(Spatial reasoning records)
Start

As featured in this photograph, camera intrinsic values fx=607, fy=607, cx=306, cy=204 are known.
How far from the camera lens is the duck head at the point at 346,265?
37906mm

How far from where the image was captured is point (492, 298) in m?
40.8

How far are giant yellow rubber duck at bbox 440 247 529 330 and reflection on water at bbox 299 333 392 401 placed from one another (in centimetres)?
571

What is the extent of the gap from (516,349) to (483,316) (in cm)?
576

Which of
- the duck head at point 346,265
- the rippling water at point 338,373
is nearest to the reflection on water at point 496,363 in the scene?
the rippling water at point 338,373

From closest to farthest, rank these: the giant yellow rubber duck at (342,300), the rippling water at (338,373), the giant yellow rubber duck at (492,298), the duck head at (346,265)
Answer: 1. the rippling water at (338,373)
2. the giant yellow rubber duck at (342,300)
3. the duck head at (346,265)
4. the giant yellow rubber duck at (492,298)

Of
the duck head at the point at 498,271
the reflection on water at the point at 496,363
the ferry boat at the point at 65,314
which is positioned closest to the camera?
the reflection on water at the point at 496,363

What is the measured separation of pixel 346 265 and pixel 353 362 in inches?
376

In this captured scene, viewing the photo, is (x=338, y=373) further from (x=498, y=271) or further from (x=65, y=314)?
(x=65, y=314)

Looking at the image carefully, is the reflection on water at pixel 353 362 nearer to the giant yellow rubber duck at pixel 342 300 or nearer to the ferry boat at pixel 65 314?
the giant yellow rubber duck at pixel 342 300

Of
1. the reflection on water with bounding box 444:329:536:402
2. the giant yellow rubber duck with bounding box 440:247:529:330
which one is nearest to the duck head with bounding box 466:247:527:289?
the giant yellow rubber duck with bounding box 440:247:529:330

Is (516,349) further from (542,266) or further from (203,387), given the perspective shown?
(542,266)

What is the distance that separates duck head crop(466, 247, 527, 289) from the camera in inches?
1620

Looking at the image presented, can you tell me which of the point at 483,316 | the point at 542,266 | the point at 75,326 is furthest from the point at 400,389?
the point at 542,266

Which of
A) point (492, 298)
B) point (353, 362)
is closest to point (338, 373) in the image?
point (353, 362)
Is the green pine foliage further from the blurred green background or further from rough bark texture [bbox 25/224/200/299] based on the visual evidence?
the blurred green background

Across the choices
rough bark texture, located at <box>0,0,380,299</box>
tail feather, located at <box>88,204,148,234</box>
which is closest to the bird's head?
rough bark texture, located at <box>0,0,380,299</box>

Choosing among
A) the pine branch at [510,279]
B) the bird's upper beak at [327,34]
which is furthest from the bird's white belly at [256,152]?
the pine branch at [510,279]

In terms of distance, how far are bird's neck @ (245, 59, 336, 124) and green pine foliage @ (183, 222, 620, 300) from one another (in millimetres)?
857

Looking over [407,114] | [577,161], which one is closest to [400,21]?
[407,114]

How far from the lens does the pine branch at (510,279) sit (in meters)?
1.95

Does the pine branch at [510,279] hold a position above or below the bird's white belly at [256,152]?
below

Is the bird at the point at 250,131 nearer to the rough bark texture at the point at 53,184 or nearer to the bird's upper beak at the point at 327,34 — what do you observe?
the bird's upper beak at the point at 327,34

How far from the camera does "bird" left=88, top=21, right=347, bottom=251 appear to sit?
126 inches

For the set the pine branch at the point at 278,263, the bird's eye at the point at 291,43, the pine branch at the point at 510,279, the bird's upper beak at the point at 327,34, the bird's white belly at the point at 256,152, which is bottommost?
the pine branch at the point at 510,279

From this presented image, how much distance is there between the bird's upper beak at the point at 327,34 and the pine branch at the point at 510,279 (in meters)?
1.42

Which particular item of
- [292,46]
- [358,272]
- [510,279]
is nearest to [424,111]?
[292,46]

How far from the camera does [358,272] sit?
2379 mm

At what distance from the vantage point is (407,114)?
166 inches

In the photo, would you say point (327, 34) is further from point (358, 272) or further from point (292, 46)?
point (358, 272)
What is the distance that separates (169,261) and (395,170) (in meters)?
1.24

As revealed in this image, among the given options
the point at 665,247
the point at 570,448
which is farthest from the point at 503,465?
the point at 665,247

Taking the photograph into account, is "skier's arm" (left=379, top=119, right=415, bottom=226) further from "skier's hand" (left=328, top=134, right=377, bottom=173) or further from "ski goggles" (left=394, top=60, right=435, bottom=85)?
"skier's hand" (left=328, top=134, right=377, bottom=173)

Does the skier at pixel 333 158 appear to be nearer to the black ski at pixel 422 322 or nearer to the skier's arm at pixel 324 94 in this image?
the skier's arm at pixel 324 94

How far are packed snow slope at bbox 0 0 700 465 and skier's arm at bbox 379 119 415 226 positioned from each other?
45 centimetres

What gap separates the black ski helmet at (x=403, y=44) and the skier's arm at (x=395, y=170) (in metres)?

End

**What you need to do:** Reproduce every one of the records above word for word, keeping each line intact.

**Full response:**
As featured in this photograph, camera intrinsic values fx=607, fy=607, cx=306, cy=204 are known.
How far from the camera lens is the duck head at the point at 346,265?
37906mm

How far from where the image was captured is point (492, 298) in m?
40.8

How far are giant yellow rubber duck at bbox 440 247 529 330 and reflection on water at bbox 299 333 392 401 placed from one another (in centimetres)?
571

What is the extent of the gap from (516,349) to (483,316) (in cm)?
576

Which of
- the duck head at point 346,265
- the rippling water at point 338,373
is nearest to the reflection on water at point 496,363 in the scene?
the rippling water at point 338,373

From closest to farthest, rank these: the giant yellow rubber duck at (342,300), the rippling water at (338,373), the giant yellow rubber duck at (492,298), the duck head at (346,265)
Answer: 1. the rippling water at (338,373)
2. the giant yellow rubber duck at (342,300)
3. the duck head at (346,265)
4. the giant yellow rubber duck at (492,298)

Of
the duck head at the point at 498,271
the reflection on water at the point at 496,363
the ferry boat at the point at 65,314
which is positioned closest to the camera?
the reflection on water at the point at 496,363

What is the measured separation of pixel 346 265 and pixel 353 362 in inches?
376

In this captured scene, viewing the photo, is (x=338, y=373) further from (x=498, y=271) or further from (x=65, y=314)?
(x=65, y=314)

Looking at the image carefully, is the reflection on water at pixel 353 362 nearer to the giant yellow rubber duck at pixel 342 300 or nearer to the ferry boat at pixel 65 314?
the giant yellow rubber duck at pixel 342 300

Of
1. the reflection on water with bounding box 444:329:536:402
2. the giant yellow rubber duck with bounding box 440:247:529:330
which one is nearest to the duck head with bounding box 466:247:527:289?
the giant yellow rubber duck with bounding box 440:247:529:330

Is (516,349) further from (542,266) or further from (203,387), given the perspective shown?
(542,266)

What is the distance that separates duck head crop(466, 247, 527, 289) from the camera in inches?
1620

Looking at the image presented, can you tell me which of the point at 483,316 | the point at 542,266 | the point at 75,326 is furthest from the point at 400,389?
the point at 542,266

Which of
A) point (492, 298)
B) point (353, 362)
is closest to point (338, 373) in the image?
point (353, 362)
Is the green pine foliage further from the blurred green background or further from rough bark texture [bbox 25/224/200/299] based on the visual evidence?
the blurred green background

Across the choices
rough bark texture, located at <box>0,0,380,299</box>
tail feather, located at <box>88,204,148,234</box>
which is closest to the bird's head?
rough bark texture, located at <box>0,0,380,299</box>

Choosing among
A) the pine branch at [510,279]
B) the bird's upper beak at [327,34]
which is furthest from the bird's white belly at [256,152]?
the pine branch at [510,279]

In terms of distance, how far are bird's neck @ (245, 59, 336, 124) and green pine foliage @ (183, 222, 620, 300) from one another (in millimetres)?
857

Looking over [407,114] | [577,161], which one is closest to [400,21]?
[407,114]

How far from the lens does the pine branch at (510,279) sit (in meters)?
1.95

Does the pine branch at [510,279] hold a position above or below the bird's white belly at [256,152]?
below

Is the bird at the point at 250,131 nearer to the rough bark texture at the point at 53,184 or nearer to the bird's upper beak at the point at 327,34 — what do you observe?
the bird's upper beak at the point at 327,34

How far from the camera does "bird" left=88, top=21, right=347, bottom=251 appear to sit?
126 inches

For the set the pine branch at the point at 278,263, the bird's eye at the point at 291,43, the pine branch at the point at 510,279, the bird's upper beak at the point at 327,34, the bird's white belly at the point at 256,152, which is bottommost?
the pine branch at the point at 510,279

From this presented image, how much distance is there between the bird's upper beak at the point at 327,34 and the pine branch at the point at 510,279 (in meters)?
1.42

Which particular item of
- [292,46]
- [358,272]
- [510,279]
is nearest to [424,111]?
[292,46]

How far from the camera does [358,272] sit?
2379 mm

At what distance from the vantage point is (407,114)?
166 inches

In the photo, would you say point (327, 34) is further from point (358, 272) or further from point (292, 46)?
point (358, 272)
What is the distance that separates (169,261) and (395,170) (in meters)?
1.24

As revealed in this image, among the given options
the point at 665,247
the point at 570,448
which is farthest from the point at 503,465?
the point at 665,247

Taking the photograph into account, is "skier's arm" (left=379, top=119, right=415, bottom=226) further from "skier's hand" (left=328, top=134, right=377, bottom=173) or further from "ski goggles" (left=394, top=60, right=435, bottom=85)?
"skier's hand" (left=328, top=134, right=377, bottom=173)

Does the skier at pixel 333 158 appear to be nearer to the black ski at pixel 422 322 or nearer to the skier's arm at pixel 324 94 in this image?
the skier's arm at pixel 324 94

How far are packed snow slope at bbox 0 0 700 465 and skier's arm at bbox 379 119 415 226 positioned from each other?
45 centimetres

What gap separates the black ski helmet at (x=403, y=44) and the skier's arm at (x=395, y=170) (in metres)?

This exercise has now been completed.